(Stored data entries)
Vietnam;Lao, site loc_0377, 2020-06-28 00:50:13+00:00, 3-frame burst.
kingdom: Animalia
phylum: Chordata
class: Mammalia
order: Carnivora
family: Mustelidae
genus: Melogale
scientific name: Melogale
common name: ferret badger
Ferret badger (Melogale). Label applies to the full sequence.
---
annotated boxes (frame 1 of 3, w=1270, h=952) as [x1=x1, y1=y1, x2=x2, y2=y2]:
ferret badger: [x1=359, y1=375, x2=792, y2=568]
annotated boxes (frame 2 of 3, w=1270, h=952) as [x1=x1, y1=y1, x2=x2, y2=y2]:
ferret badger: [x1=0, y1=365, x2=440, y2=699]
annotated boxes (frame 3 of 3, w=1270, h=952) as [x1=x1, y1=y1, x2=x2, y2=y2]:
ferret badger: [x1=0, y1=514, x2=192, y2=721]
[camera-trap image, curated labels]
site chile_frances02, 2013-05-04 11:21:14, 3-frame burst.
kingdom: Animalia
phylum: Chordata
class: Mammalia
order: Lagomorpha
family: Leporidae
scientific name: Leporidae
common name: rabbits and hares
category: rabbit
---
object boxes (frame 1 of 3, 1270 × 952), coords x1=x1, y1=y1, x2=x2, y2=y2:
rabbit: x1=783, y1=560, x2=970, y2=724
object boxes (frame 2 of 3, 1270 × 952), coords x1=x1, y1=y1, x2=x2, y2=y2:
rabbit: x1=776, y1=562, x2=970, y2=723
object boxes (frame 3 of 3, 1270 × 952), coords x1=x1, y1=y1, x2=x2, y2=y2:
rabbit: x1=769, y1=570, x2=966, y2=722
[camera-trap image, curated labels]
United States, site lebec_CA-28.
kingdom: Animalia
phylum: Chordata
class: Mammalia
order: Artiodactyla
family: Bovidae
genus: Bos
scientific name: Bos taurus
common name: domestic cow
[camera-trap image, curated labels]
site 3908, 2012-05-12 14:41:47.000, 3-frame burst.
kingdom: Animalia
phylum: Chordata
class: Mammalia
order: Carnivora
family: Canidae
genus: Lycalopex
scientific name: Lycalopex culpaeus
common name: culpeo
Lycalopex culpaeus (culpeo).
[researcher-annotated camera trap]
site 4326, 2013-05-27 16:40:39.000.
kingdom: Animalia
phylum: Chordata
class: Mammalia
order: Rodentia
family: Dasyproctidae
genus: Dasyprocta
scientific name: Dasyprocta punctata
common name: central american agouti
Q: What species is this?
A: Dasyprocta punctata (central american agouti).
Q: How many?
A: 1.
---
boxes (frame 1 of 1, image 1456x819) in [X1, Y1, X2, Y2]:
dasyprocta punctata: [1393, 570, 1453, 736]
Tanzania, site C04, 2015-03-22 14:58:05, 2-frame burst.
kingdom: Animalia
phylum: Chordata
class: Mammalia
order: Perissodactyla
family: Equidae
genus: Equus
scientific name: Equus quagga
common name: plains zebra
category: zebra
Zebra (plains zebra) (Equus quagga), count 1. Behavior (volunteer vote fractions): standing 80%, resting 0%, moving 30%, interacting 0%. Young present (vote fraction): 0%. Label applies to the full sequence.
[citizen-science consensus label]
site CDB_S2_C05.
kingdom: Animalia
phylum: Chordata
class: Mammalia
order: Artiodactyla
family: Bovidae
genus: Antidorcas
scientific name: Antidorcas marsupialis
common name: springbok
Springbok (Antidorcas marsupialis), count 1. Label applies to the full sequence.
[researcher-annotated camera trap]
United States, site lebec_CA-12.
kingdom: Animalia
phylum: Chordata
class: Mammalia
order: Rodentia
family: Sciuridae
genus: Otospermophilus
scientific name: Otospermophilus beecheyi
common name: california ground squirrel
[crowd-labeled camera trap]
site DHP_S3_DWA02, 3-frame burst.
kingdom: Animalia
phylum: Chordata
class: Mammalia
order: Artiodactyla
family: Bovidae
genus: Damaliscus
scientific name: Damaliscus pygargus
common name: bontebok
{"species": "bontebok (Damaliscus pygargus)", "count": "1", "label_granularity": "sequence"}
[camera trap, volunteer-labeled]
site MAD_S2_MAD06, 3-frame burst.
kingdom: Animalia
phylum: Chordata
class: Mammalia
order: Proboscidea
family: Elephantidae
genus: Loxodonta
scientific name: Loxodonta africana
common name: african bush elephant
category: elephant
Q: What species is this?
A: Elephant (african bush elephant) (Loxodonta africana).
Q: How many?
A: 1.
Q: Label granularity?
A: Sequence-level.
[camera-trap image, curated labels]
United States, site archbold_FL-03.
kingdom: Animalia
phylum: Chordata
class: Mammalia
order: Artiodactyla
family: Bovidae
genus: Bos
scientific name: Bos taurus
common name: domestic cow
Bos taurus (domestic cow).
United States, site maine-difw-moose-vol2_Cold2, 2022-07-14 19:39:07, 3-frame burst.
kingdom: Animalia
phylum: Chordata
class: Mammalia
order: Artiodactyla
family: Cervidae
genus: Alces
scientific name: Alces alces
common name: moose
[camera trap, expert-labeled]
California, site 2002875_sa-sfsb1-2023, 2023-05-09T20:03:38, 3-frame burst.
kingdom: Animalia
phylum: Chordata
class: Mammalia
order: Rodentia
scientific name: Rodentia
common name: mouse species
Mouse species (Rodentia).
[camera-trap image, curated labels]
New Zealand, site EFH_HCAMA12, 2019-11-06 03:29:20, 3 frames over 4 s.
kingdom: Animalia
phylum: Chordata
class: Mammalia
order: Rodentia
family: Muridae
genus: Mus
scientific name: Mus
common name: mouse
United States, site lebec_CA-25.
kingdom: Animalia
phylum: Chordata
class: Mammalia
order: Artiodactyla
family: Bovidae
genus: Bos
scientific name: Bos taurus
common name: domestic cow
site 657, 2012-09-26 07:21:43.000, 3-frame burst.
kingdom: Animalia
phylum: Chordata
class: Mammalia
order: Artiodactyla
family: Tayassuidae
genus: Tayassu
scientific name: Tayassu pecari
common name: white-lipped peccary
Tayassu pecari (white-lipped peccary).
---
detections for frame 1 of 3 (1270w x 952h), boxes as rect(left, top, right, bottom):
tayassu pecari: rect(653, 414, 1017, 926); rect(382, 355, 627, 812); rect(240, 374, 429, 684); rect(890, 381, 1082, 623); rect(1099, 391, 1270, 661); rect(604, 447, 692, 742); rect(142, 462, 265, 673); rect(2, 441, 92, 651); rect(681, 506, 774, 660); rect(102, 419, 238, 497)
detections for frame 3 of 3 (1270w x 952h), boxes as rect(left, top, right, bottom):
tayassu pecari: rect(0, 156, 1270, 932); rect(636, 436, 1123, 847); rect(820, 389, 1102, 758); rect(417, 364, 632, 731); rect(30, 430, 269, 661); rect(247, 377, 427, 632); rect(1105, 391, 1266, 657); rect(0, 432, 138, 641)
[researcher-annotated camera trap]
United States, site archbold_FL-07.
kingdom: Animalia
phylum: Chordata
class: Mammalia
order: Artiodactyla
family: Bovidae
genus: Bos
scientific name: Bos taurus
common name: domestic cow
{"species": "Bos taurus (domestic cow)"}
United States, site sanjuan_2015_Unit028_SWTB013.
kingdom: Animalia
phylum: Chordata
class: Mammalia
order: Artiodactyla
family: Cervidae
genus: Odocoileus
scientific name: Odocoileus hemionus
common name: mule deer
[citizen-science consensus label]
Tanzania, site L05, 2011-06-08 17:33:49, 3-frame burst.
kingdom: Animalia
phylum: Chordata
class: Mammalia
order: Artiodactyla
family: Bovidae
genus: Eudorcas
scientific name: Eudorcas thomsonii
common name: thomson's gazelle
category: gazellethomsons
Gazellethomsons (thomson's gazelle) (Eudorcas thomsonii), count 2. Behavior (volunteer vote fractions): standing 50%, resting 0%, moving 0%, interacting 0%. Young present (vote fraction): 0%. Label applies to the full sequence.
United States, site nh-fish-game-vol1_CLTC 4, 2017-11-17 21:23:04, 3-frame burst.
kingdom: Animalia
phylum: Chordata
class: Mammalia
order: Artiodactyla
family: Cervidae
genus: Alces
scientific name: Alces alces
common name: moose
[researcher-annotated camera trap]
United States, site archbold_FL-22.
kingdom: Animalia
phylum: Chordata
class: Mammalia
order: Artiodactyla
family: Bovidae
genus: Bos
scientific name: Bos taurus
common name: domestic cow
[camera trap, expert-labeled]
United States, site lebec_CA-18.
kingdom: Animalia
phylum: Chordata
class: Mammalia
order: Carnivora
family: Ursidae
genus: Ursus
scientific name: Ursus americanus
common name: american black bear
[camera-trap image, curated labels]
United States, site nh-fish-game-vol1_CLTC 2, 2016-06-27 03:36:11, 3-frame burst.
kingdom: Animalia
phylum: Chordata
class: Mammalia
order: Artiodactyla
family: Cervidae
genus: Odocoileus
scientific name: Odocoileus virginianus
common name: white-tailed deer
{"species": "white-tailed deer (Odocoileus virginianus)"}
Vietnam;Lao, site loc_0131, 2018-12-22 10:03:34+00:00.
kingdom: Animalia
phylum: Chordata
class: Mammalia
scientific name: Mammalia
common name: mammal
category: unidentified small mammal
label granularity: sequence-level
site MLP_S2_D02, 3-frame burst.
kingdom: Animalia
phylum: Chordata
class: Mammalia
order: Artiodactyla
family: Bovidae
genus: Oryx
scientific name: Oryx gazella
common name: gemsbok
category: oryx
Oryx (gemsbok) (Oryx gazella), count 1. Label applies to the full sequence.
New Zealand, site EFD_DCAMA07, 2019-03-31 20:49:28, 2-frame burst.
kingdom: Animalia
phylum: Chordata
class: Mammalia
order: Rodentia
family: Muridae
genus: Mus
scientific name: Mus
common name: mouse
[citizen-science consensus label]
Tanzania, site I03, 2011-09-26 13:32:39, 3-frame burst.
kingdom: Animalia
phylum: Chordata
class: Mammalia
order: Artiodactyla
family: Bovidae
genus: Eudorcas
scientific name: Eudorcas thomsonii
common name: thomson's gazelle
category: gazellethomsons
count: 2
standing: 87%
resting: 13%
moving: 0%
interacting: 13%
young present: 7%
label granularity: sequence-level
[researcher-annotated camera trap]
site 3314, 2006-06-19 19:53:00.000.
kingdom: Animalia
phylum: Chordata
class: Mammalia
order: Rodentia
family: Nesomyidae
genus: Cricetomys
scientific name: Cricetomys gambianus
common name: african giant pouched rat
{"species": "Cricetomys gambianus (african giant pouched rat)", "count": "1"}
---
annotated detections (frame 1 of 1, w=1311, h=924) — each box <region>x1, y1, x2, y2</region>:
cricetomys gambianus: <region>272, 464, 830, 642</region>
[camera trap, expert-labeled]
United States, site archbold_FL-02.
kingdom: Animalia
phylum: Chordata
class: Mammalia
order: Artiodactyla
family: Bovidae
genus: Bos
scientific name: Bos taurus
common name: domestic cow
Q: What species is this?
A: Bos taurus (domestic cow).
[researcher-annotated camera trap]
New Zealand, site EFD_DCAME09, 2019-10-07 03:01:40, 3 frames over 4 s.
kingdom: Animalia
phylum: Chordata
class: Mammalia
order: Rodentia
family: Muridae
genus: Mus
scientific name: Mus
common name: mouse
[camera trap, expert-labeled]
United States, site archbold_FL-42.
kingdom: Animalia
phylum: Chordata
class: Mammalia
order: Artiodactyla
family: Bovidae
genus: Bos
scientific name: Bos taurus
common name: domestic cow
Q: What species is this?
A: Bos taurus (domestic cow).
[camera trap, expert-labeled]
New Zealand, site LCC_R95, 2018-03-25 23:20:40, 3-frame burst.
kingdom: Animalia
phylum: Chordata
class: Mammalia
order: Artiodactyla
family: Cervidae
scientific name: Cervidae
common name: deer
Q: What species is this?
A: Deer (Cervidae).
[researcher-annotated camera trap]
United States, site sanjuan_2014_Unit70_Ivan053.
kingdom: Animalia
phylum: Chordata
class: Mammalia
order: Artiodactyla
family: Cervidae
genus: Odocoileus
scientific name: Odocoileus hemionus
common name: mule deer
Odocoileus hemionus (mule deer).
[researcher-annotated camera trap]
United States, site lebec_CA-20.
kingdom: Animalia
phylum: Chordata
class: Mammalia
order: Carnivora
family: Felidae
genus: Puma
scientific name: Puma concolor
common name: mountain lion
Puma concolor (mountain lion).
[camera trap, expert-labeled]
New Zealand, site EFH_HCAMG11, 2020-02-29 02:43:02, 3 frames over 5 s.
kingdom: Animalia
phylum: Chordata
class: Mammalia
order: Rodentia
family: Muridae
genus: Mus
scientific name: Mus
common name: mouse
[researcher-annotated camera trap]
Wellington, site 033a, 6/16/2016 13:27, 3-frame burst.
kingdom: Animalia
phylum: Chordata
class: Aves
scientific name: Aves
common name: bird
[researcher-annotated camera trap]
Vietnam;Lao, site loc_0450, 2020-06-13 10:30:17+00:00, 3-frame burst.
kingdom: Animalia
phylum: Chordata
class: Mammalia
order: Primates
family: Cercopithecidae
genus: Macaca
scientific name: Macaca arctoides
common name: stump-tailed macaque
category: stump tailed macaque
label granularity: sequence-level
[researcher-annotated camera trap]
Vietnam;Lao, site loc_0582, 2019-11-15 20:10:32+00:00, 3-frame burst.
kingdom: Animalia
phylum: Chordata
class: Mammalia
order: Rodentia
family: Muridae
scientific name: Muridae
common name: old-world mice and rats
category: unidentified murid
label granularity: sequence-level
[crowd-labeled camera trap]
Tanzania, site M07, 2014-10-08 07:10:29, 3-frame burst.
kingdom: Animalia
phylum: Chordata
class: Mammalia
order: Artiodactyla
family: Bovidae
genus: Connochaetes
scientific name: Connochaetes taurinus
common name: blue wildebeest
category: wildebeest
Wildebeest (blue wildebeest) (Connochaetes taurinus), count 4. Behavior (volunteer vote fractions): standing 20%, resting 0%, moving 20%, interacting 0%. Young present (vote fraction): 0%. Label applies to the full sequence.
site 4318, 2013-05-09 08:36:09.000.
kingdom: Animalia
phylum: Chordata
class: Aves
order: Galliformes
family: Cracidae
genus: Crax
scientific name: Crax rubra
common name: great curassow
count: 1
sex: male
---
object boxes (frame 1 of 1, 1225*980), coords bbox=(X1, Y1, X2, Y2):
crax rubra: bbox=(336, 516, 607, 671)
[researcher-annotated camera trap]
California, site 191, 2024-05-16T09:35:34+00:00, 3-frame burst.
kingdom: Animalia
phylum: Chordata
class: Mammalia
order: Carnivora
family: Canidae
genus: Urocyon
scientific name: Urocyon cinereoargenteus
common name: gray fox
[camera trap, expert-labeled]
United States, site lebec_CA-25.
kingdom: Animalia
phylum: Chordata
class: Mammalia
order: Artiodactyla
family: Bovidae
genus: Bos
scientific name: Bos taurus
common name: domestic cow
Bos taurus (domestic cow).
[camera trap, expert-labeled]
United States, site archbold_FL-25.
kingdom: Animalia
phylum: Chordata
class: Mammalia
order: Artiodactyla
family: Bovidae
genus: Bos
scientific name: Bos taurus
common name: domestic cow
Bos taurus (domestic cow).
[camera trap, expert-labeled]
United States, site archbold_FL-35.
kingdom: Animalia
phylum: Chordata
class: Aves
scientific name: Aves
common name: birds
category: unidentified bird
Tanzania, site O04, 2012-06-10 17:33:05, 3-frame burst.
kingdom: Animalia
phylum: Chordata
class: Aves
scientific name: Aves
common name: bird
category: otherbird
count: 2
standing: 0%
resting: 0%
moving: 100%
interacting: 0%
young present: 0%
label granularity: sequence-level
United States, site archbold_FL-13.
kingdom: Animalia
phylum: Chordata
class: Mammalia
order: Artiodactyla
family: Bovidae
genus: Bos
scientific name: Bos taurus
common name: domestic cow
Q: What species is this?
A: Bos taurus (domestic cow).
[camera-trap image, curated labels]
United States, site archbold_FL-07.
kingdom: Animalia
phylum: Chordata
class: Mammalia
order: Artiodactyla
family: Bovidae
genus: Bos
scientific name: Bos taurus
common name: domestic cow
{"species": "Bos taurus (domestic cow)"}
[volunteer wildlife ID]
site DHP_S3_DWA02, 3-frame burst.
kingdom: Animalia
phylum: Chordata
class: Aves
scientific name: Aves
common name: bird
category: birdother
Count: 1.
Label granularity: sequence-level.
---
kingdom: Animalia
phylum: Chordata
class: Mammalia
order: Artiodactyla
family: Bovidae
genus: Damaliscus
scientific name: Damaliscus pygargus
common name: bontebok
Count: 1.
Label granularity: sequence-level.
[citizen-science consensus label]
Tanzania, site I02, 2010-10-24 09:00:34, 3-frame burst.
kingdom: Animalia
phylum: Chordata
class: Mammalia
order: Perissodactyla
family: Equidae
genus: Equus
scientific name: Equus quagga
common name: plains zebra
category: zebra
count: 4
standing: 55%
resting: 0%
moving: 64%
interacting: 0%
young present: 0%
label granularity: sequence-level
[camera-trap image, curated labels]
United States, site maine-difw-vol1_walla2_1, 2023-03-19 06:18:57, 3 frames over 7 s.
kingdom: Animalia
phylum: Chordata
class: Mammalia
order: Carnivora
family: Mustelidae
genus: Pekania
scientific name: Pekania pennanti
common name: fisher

TASK DESCRIPTION: From the entries above, write out only the lines starting at the line that holds "United States, site sanjuan_2014_Unit70_Ivan053." and ending at the line that holds "common name: old-world mice and rats", keeping both and matching them exactly.

SOLVED EXERCISE:
United States, site sanjuan_2014_Unit70_Ivan053.
kingdom: Animalia
phylum: Chordata
class: Mammalia
order: Artiodactyla
family: Cervidae
genus: Odocoileus
scientific name: Odocoileus hemionus
common name: mule deer
Odocoileus hemionus (mule deer).
[researcher-annotated camera trap]
United States, site lebec_CA-20.
kingdom: Animalia
phylum: Chordata
class: Mammalia
order: Carnivora
family: Felidae
genus: Puma
scientific name: Puma concolor
common name: mountain lion
Puma concolor (mountain lion).
[camera trap, expert-labeled]
New Zealand, site EFH_HCAMG11, 2020-02-29 02:43:02, 3 frames over 5 s.
kingdom: Animalia
phylum: Chordata
class: Mammalia
order: Rodentia
family: Muridae
genus: Mus
scientific name: Mus
common name: mouse
[researcher-annotated camera trap]
Wellington, site 033a, 6/16/2016 13:27, 3-frame burst.
kingdom: Animalia
phylum: Chordata
class: Aves
scientific name: Aves
common name: bird
[researcher-annotated camera trap]
Vietnam;Lao, site loc_0450, 2020-06-13 10:30:17+00:00, 3-frame burst.
kingdom: Animalia
phylum: Chordata
class: Mammalia
order: Primates
family: Cercopithecidae
genus: Macaca
scientific name: Macaca arctoides
common name: stump-tailed macaque
category: stump tailed macaque
label granularity: sequence-level
[researcher-annotated camera trap]
Vietnam;Lao, site loc_0582, 2019-11-15 20:10:32+00:00, 3-frame burst.
kingdom: Animalia
phylum: Chordata
class: Mammalia
order: Rodentia
family: Muridae
scientific name: Muridae
common name: old-world mice and rats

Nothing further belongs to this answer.